What's the difference between PHP's DOM and SimpleXML extensions? What's the difference between PHP's DOM and SimpleXML extensions? php php

What's the difference between PHP's DOM and SimpleXML extensions?


In a nutshell:

SimpleXml

  • is for simple XML and/or simple UseCases
  • limited API to work with nodes (e.g. cannot program to an interface that much)
  • all nodes are of the same kind (element node is the same as attribute node)
  • nodes are magically accessible, e.g. $root->foo->bar['attribute']

DOM

  • is for any XML UseCase you might have
  • is an implementation of the W3C DOM API (found implemented in many languages)
  • differentiates between various Node Types (more control)
  • much more verbose due to explicit API (can code to an interface)
  • can parse broken HTML
  • allows you to use PHP functions in XPath queries

Both of these are based on libxml and can be influenced to some extend by the libxml functions


Personally, I dont like SimpleXml too much. That's because I dont like the implicit access to the nodes, e.g. $foo->bar[1]->baz['attribute']. It ties the actual XML structure to the programming interface. The one-node-type-for-everything is also somewhat unintuitive because the behavior of the SimpleXmlElement magically changes depending on it's contents.

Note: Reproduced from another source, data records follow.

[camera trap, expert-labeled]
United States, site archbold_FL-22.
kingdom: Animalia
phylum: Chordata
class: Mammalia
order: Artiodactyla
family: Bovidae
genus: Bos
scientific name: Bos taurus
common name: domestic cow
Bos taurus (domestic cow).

For instance, when you have <foo bar="1"/> the object dump of /foo/@bar will be identical to that of /foo but doing an echo of them will print different results. Moreover, because both of them are SimpleXml elements, you can call the same methods on them, but they will only get applied when the SimpleXmlElement supports it, e.g. trying to do $el->addAttribute('foo', 'bar') on the first SimpleXmlElement will do nothing. Now of course it is correct that you cannot add an attribute to an Attribute Node, but the point is, an attribute node would not expose that method in the first place.

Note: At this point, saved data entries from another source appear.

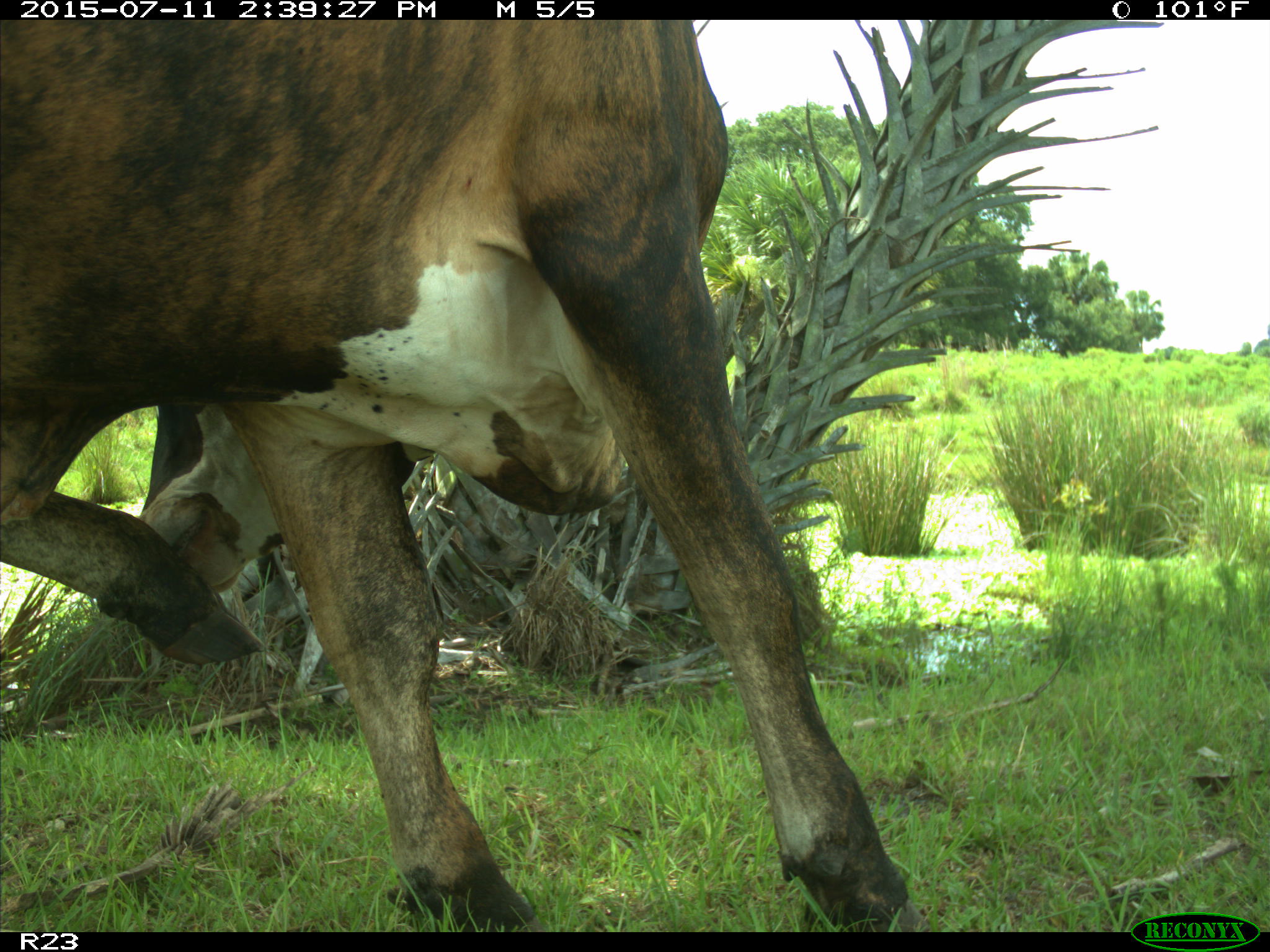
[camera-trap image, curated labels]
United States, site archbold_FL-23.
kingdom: Animalia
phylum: Chordata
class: Mammalia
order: Artiodactyla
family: Bovidae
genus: Bos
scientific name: Bos taurus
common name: domestic cow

But that's just my 2c. Make up your own mind :)


On a sidenote, there is not two parsers, but a couple more in PHP. SimpleXml and DOM are just the two that parse a document into a tree structure. The others are either pull or event based parsers/readers/writers.

Also see my answer to


I'm going to make the shortest answer possible so that beginners can take it away easily. I'm also slightly simplifying things for shortness' sake. Jump to the end of that answer for the overstated TL;DR version.


DOM and SimpleXML aren't actually two different parsers. The real parser is libxml2, which is used internally by DOM and SimpleXML. So DOM/SimpleXML are just two ways to use the same parser and they provide ways to convert one object to another.

SimpleXML is intended to be very simple so it has a small set of functions, and it is focused on reading and writing data. That is, you can easily read or write a XML file, you can update some values or remove some nodes (with some limitations!), and that's it. No fancy manipulation, and you don't have access to the less common node types. For instance, SimpleXML cannot create a CDATA section although it can read them.

DOM offers a full-fledged implementation of the DOM plus a couple of non-standard methods such as appendXML. If you're used to manipulate DOM in Javascript, you'll find exactly the same methods in PHP's DOM. There's basically no limitation in what you can do and it evens handles HTML. The flipside to this richness of features is that it is more complex and more verbose than SimpleXML.


Side-note

People often wonder/ask what extension they should use to handle their XML or HTML content. Actually the choice is easy because there isn't much of a choice to begin with:

  • if you need to deal with HTML, you don't really have a choice: you have to use DOM
  • if you have to do anything fancy such as moving nodes or appending some raw XML, again you pretty much have to use DOM
  • if all you need to do is read and/or write some basic XML (e.g. exchanging data with an XML service or reading a RSS feed) then you can use either. Or both.
  • if your XML document is so big that it doesn't fit in memory, you can't use either and you have to use XMLReader which is also based on libxml2, is even more annoying to use but still plays nice with others

TL;DR

  • SimpleXML is super easy to use but only good for 90% of use cases.
  • DOM is more complex, but can do everything.
  • XMLReader is super complicated, but uses very little memory. Very situational.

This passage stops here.